START EXCERPTED PASSAGE

There are some design patterns that one can take a lifetime to get right. The state pattern is one of these. As you build up state machines with complicated sub-states and resources that are required in some but not all states some serious decisions have to be made about how to manage the detail of the implementation. Do you make your state objects flyweight? How do you represent common state? When and how are state objects created and destroyed? For some time I've thought that the observer pattern was one of these patterns that simply take experience to get right. Lately I've been swinging from that view. I've now formed the view that the observer pattern itself is the problem. Before I start to argue my case, I think we have to look a little closer at what observer is trying to achieve.

The Observer pattern is fairly simple in concept. You start with a client object that is able to navigate to a server object. The client subscribes to the server object using a special inherited interface class that describes the calls that can be made back upon the client. When events occur, client receives the callbacks.

Observer is often talked about in the context of the Model-View-Controller mega-pattern, where the model object tells the controller about changes to its state as they occur. It is also a pattern crucial to the handling of asynchronous communications and actions in many cases, where an object will register with a scheduler to be notified when it can next read or write to its file descriptor. I developed a system in C++ for my current place of employment very much based around this concept. Because each object is essentially an independent entity connected to external stimulus via observer patterns they can be seen to live a live on their own, decoupled nicely.

The problems in the observer pattern start to emerge when you questions like: "When do I deregister from the server object?" and "If this observation represents the state of some entity, should I get a callback immediately?" and "If I am the source of this change event, how I should I update my own state to reflect the change?".

The first question is hairier than you might think. In C++ you start to want to create reference objects to ensure that objects deregister before they are destroyed. Even in a garbage-collected system this pattern starts to cause reference leaks and memory growth. It's a pretty nasty business, really.

The second two questions are even more intriguing. I've settled on a policy of no immediatle callbacks and (where possible) no external notification of a change I've caused. The reasons for this are tied up with objects still being on the stack when they recieve notifications of changes, and also with the nature of how an object wants to update itself often chaning subtly between a purely external event (caused by another object) and one that this object is involved in.

END EXCERPTED PASSAGE

**QUESTIONS ON THE MATERIAL**
A. In the passage on the observer pattern, what does the client use to subscribe to the server object?
B. For each statement, answer yes or no according to the passage on the observer pattern, and quote the words that decide it.
(i) The author now believes the observer pattern itself is the problem.
(ii) The author built the system for their workplace in Java.
(iii) Garbage collection avoids the trouble caused by deregistration.
C. Translate this sentence from the passage on the observer pattern into Spanish: "The client subscribes to the server object using a special inherited interface class that describes the calls that can be made back upon the client."

START DATA RECORDS

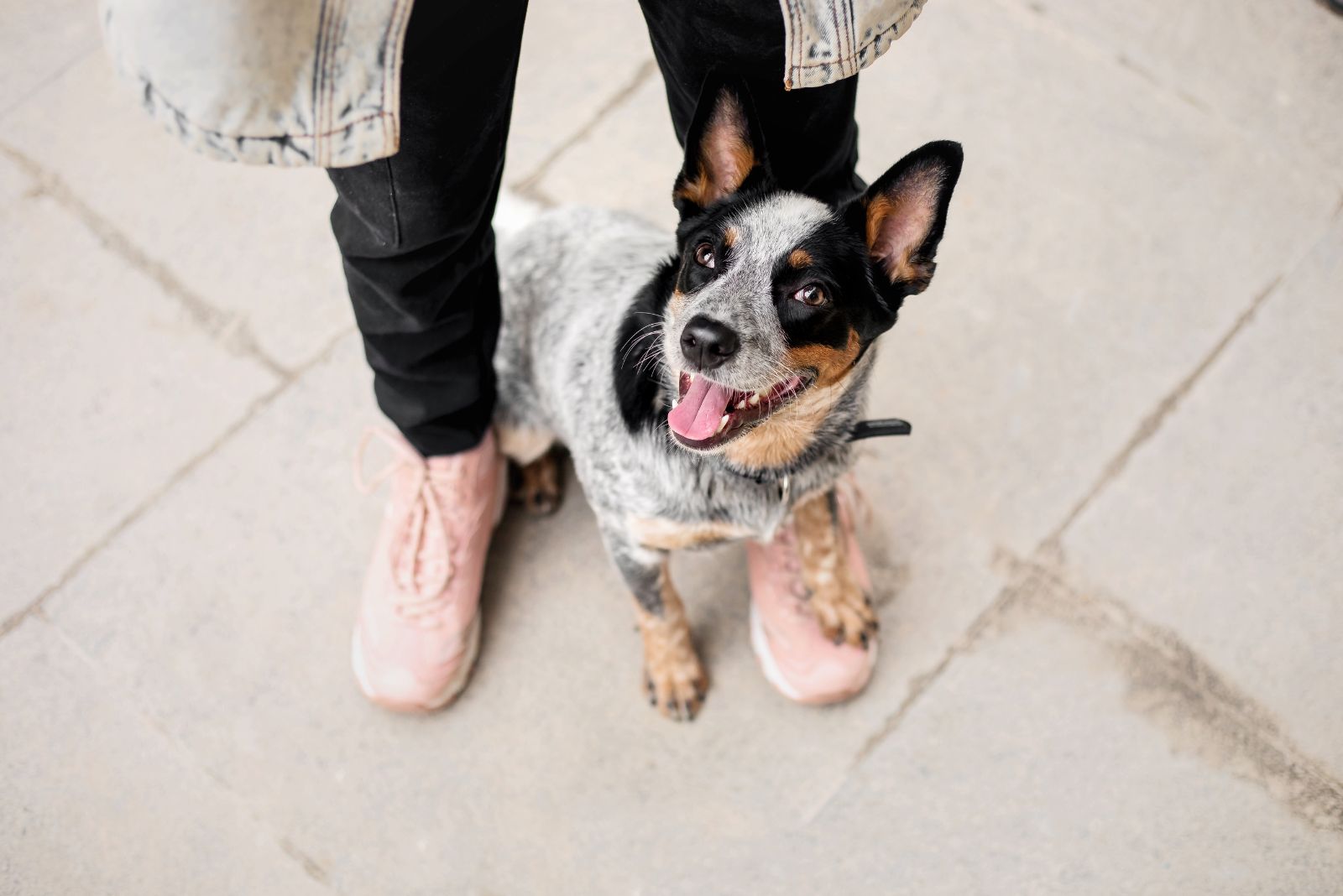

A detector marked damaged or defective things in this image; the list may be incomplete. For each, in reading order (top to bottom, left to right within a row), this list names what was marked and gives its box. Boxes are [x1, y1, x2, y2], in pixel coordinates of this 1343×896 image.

crack in pavement [0, 138, 291, 381]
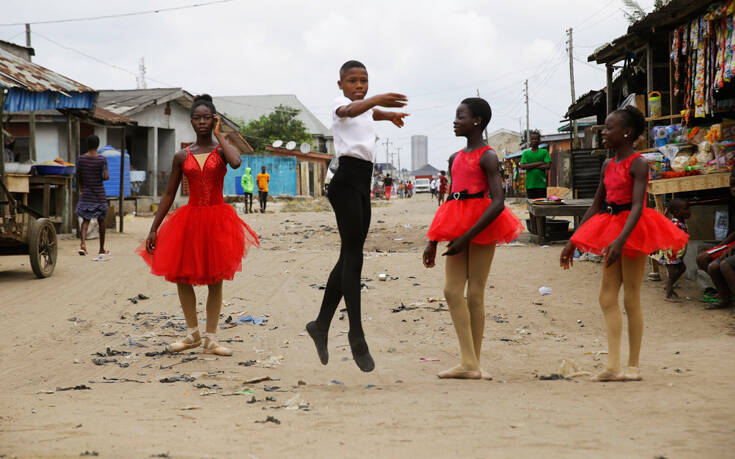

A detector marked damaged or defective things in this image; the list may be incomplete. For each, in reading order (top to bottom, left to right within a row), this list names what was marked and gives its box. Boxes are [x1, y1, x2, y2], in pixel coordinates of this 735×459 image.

rusty metal roof sheet [0, 46, 95, 93]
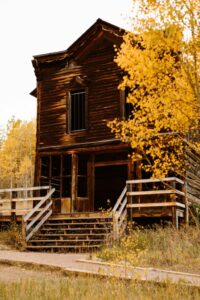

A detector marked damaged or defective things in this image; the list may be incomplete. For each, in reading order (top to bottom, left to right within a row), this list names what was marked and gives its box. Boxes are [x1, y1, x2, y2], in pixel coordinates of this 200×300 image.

broken window [69, 89, 86, 131]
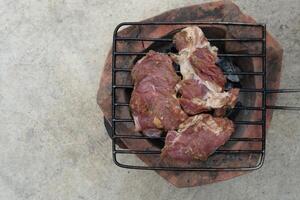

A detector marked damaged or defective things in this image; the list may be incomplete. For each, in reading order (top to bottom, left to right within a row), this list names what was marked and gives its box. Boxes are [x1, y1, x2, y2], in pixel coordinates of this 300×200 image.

rusty grill frame [110, 22, 300, 172]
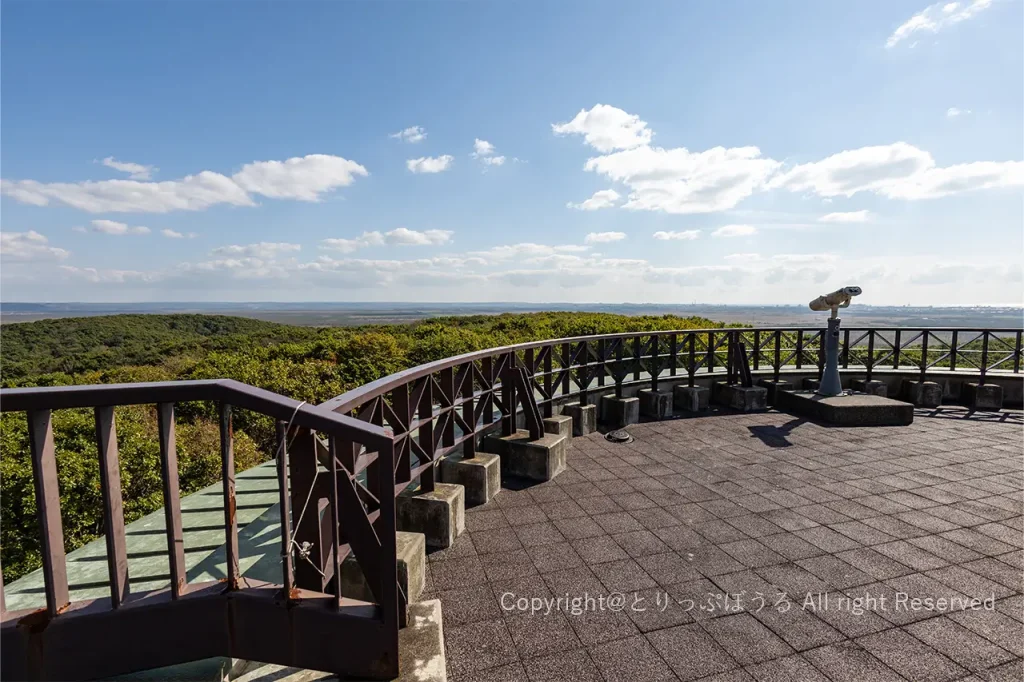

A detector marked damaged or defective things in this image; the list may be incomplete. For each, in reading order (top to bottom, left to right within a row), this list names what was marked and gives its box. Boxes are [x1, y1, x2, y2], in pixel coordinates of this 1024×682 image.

rusty metal fence [2, 326, 1024, 676]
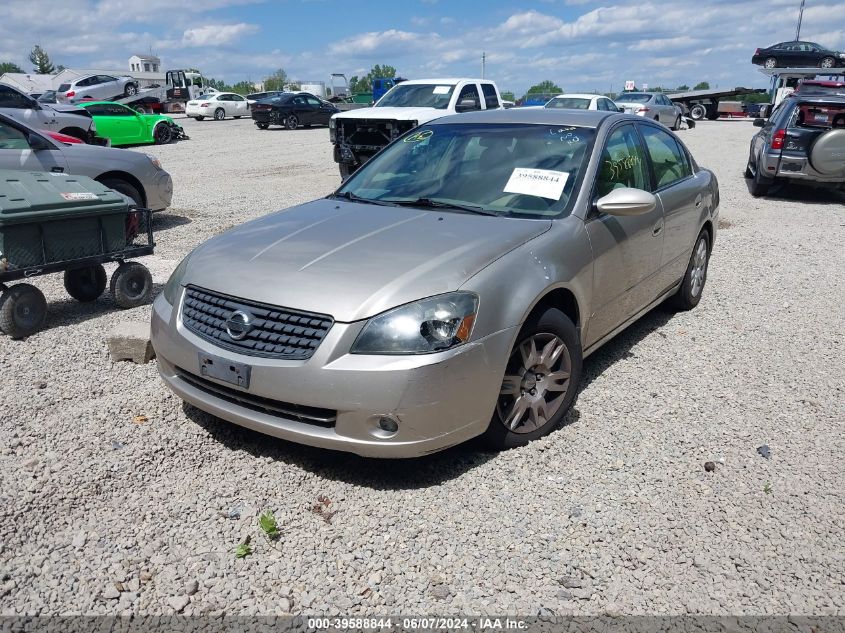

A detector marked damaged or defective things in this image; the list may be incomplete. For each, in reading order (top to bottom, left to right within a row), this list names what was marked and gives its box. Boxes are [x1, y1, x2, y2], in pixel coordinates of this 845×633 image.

damaged vehicle [330, 79, 502, 179]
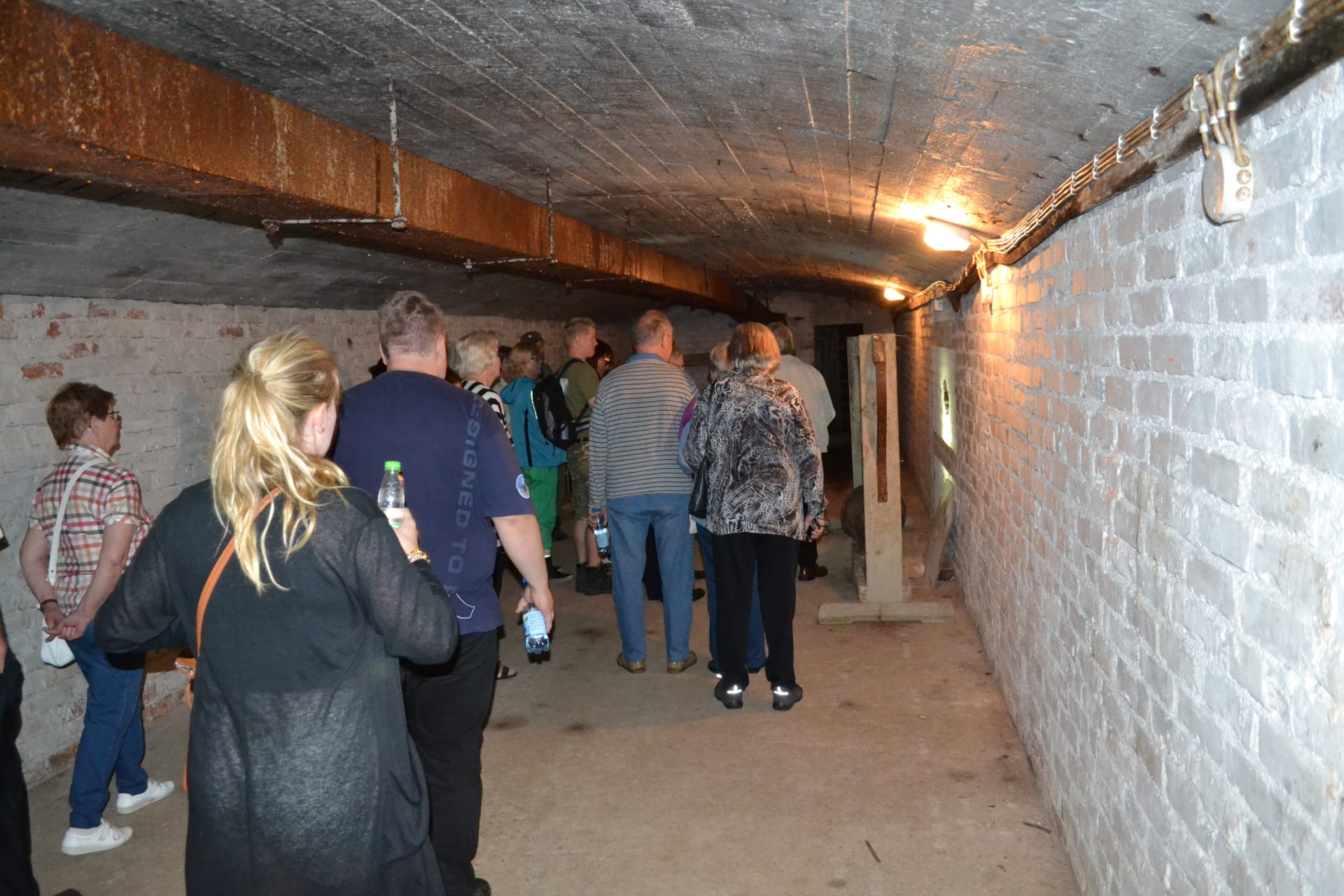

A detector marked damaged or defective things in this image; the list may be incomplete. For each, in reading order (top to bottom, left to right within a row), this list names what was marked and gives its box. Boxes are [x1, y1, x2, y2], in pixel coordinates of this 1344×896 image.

rusty steel beam [0, 0, 745, 314]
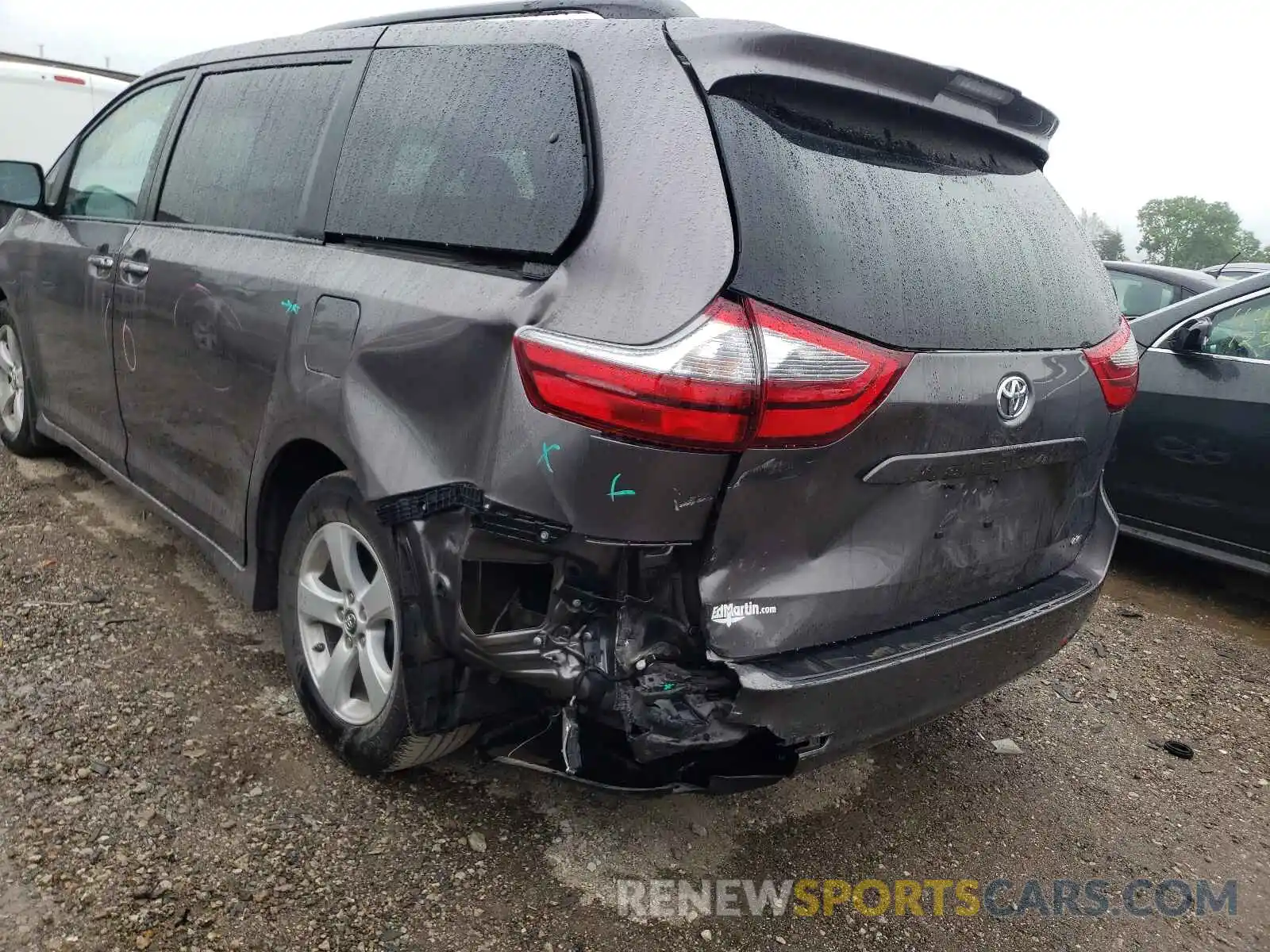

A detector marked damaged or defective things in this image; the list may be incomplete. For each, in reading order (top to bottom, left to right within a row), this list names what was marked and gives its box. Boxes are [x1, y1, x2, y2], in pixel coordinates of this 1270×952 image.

crumpled rear bumper [721, 485, 1118, 766]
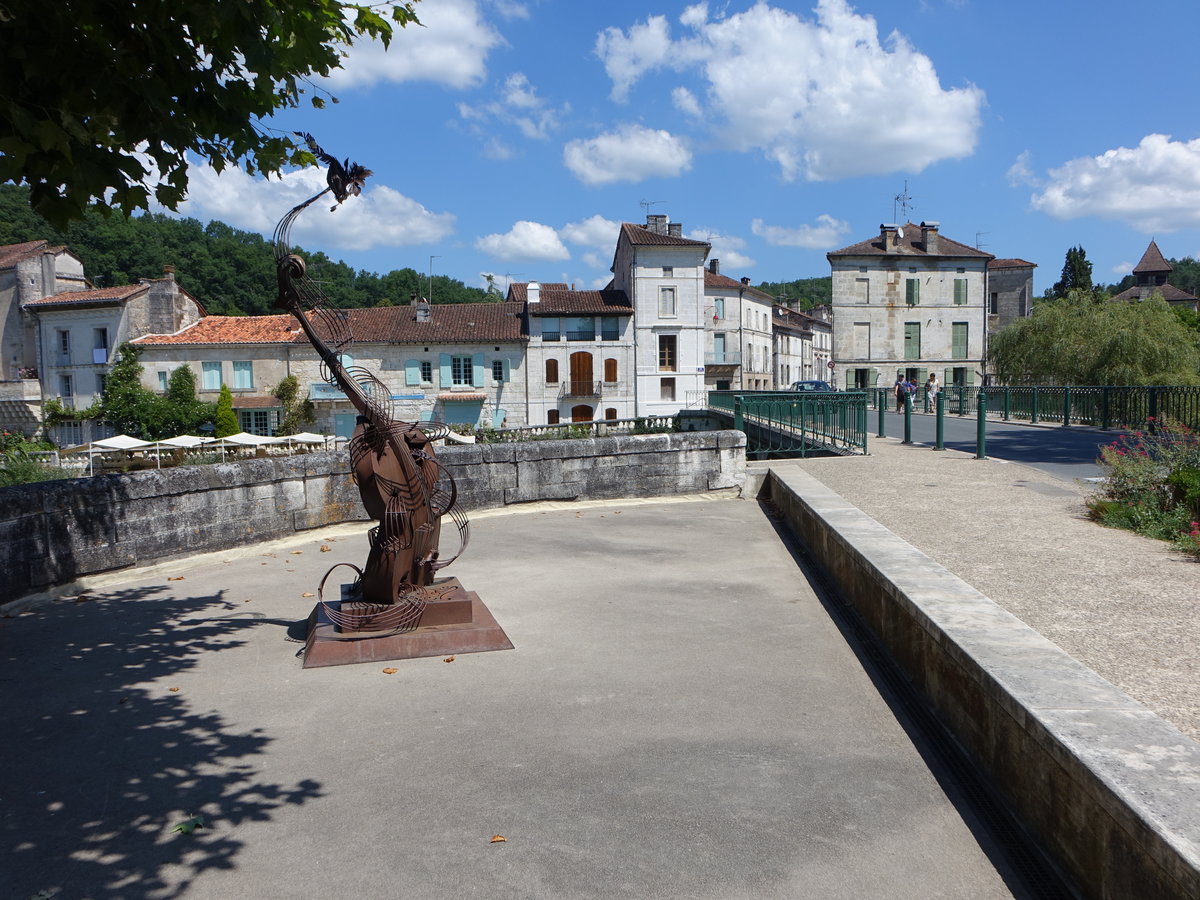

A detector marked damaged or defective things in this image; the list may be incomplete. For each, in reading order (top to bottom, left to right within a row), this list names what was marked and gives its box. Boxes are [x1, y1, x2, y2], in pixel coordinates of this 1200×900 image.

rusted metal sculpture [273, 137, 511, 667]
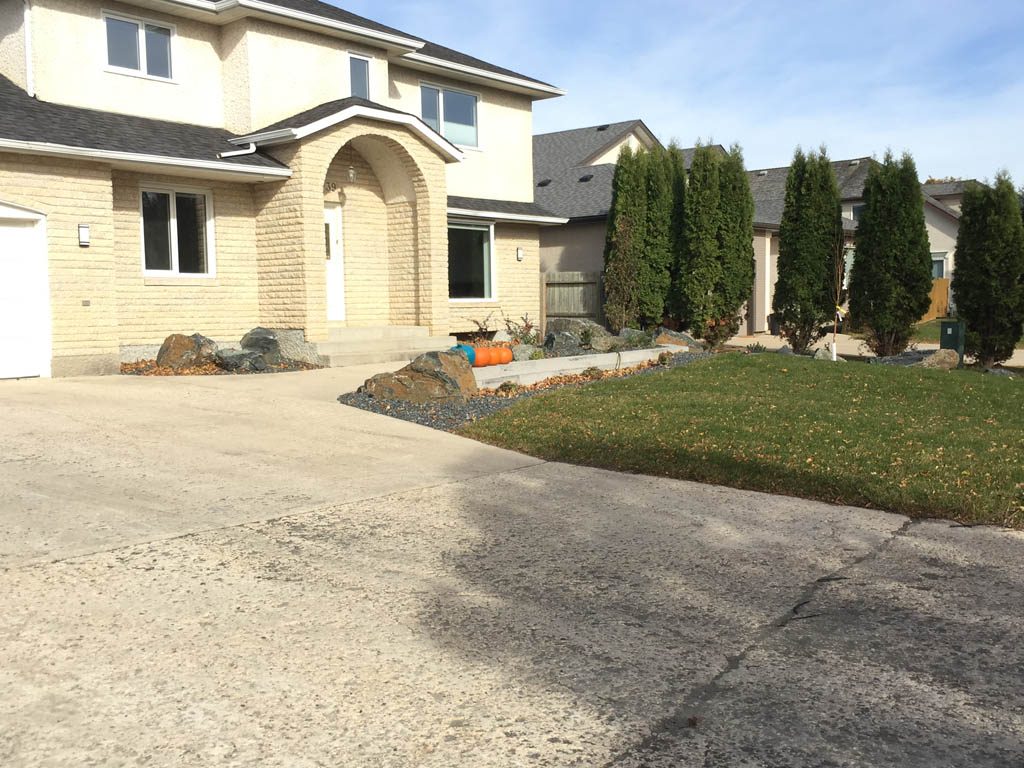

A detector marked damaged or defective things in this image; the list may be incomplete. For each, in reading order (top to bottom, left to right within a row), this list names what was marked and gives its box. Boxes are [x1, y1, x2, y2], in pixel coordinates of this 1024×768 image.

crack in concrete [598, 514, 921, 765]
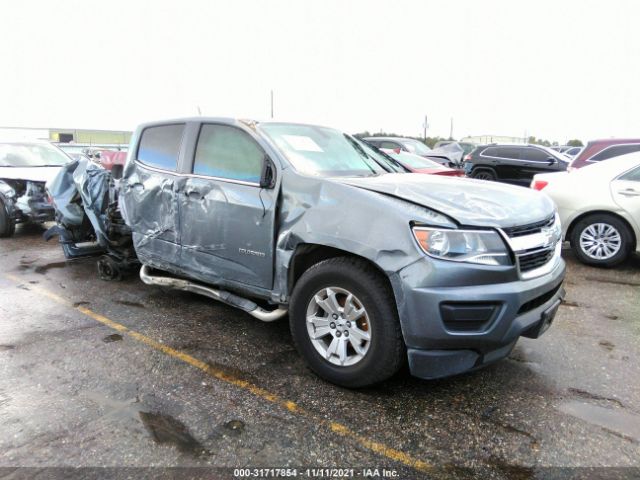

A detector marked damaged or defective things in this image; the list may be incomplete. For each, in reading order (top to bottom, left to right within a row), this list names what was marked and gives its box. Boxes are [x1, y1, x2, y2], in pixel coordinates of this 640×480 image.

END DATA RECORDS

**ANSWERS BY ITEM NUMBER**
A. A special inherited interface class that describes the calls that can be made back upon the client.

B.
(i) Yes: "I've now formed the view that the observer pattern itself is the problem."
(ii) No: "I developed a system in C++ for my current place of employment"
(iii) No: "Even in a garbage-collected system this pattern starts to cause reference leaks and memory growth."

C. El cliente se suscribe al objeto servidor mediante una clase de interfaz heredada especial que describe las llamadas que se pueden hacer de vuelta sobre el cliente.